# 本文抜粋:

保険に加入するタイミングは、就職して独立したから自分の医療保険を、収入に余裕ができたから貯蓄のために保険を、結婚したからもう少し大きな生命保険を、などなど非常に様々です。
お子さまの誕生も保険を考える大きなタイミングではないでしょうか。
お子さまひとりにかかる学費は、お子さまの独立まで1千万円とも言われており、そのほとんどが教育資金です。
その教育資金の補いとして多くの方が加入するのが学資保険です。銀行の定期預金などとは違い、ただ加入すれば安心というわけにはいかないのは学資保険が「保険」である故です。
その契約には様々な数字が存在し、その中には保険料や返戻率といった、しっかり理解しておきたい数字も含まれます。

# 課題内容:
学資保険について述べた本文を、最後の文のあとから書き継いでください。 このあとのデータは本文の内容とは関係ありません。

# 収集データ:

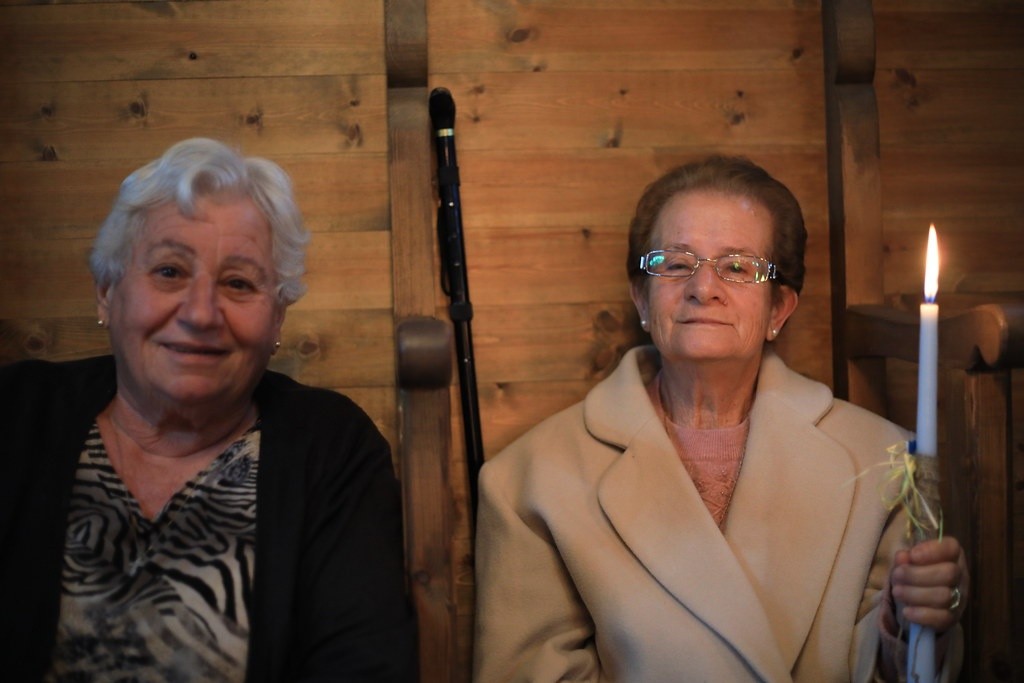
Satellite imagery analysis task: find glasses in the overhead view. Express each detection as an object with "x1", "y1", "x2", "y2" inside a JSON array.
[{"x1": 639, "y1": 250, "x2": 776, "y2": 283}]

# 出力結果:
今回はその返礼率の相場はもちろん、そこから見える保険料の相場、その相場でどこまでの教育資金を補うことができるのか、徹底的に解析していきたいと思います。
まずは、今さら誰にも聞けない学資保険の仕組みから見ていきましょう。
目次
1. 学資保険とは
学資保険とは、お子様にかかる教育費用の貯蓄を目的とした保険商品です。主に高校入学時、大学入学時に満期時期を設定し、積立ててきた保険料を、満期保険金として受け取る事ができます。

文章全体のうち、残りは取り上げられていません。